Quoted passage →
· · ·

Mr Michael Moss

Consultant Orthopaedic Surgeon

01243 753032

info@michaelmoss.info

If a knee joint starts to wear out, in 80% of cases the process usually starts on the inner (medial) side of the joint before the rest of the knee becomes involved. The articular cartilage, or lining tissue of the inner part of the knee, becomes worn down and the bone of the femur and tibia begin to grind together to causing pain and discomfort.

If the problem is identified at an early stage it is possible to resurface just the inner aspect of the femur and tibia with a very thin lining of special medical grade stainless steel. To prevent the two metal surfaces grinding together a small plastic bearing is inserted on to the top of the tibial plate to allow easy articulation.

The great advantage of this procedure is that none of the ligaments either around the knee or inside the knee are disturbed because we are simply recoating or relining the worn areas of the joint. This bearing replicates the role of the cartilage in the natural knee.

The prosthesis used is the Zimmer Unicompartmental High Flex Knee. This implant recently has been modified specifically for the more active patient from an established implant with a long successful track record of reliability. It also has a number of features which allow it to be revised or added to as various other parts of the joint may wear out in the future in an active patient.

Frequently Asked Questions

What should I expect when I come to hospital?

· · ·

Record excerpts →
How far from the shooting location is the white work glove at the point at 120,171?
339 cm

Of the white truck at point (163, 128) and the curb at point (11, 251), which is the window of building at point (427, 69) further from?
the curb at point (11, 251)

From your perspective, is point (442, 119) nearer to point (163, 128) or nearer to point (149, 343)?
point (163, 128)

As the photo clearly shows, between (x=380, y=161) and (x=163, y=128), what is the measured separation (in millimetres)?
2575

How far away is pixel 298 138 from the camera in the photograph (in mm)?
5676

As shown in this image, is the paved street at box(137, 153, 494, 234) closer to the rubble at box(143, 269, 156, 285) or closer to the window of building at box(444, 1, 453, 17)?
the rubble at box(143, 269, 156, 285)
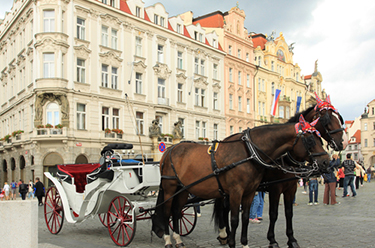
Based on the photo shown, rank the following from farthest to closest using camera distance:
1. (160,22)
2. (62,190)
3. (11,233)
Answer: (160,22)
(62,190)
(11,233)

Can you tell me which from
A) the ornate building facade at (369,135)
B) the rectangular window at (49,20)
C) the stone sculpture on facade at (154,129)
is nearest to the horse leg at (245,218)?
the rectangular window at (49,20)

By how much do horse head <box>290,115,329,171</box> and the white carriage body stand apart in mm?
3072

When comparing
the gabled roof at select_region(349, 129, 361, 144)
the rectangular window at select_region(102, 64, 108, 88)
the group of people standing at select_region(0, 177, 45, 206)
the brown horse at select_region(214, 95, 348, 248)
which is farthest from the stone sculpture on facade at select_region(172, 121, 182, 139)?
the gabled roof at select_region(349, 129, 361, 144)

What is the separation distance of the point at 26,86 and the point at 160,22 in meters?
12.7

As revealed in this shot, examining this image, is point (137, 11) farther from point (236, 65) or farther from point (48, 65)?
point (236, 65)

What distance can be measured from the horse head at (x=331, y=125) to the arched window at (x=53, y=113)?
22.4 meters

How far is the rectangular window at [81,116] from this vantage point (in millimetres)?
26730

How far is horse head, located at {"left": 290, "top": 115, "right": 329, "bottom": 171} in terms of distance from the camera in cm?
609

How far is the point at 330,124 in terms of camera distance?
251 inches

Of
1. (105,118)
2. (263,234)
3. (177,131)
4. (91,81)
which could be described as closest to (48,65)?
(91,81)

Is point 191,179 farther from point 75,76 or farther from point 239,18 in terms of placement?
point 239,18

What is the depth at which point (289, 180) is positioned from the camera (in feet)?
22.5

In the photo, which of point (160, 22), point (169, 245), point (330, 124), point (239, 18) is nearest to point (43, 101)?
point (160, 22)

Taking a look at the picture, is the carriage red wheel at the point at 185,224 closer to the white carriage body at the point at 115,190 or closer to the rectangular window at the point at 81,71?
the white carriage body at the point at 115,190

· · ·

Problems to work on →
a) State whether each statement agrees with the knee resurfacing text, answering yes or no and quoting the deciding words: (i) In most cases, knee wear begins on the inner side of the joint. (ii) The procedure disturbs the ligaments inside the knee. (iii) The inner surfaces of the femur and tibia are relined with plastic only.
b) Continue the knee resurfacing text, beginning right after its final line.
The records have no connection to the knee resurfacing text.

Your written answers →
a)
(i) Yes: "in 80% of cases the process usually starts on the inner (medial) side of the joint"
(ii) No: "none of the ligaments either around the knee or inside the knee are disturbed"
(iii) No: "a very thin lining of special medical grade stainless steel"

b)
Following your appointment with Mr Moss, his practice manager Niki Bassett will get in touch to offer you a convenient date and time for admission. Following this discussion you will have an hour-long appointment with our pre-assessment nursing/physiotherapy team. This will be to discuss medical history, medication, recovery after surgery, equipment you may need, home circumstances and any worries you may have regarding your treatment. The nurse will liaise with Mr Moss’s anaesthetist regarding your test results. If the anaesthetist is concerned about your medical history he may ask you to attend another appointment to see him in clinic.

On the day of admission you will be taken to your room by one of our receptionist team. The nurse in charge of your care will confirm your medical history and check your medication has not changed since your pre-assessment appointment. You will then be prepared for theatre. Mr Moss and his anaesthetist will see you prior to theatre to explain fully what they will be doing and consent with be obtained.

Following surgery you will continue to be looked after in your own room by the nursing and physiotherapy staff.

Mr Moss or his anaesthetist will review you on a daily ward round. You will be visited daily by our resident medical doctor who is on-call to answer any questions. You will also be visited by our pharmacist to ensure the pain medication is suitable for you.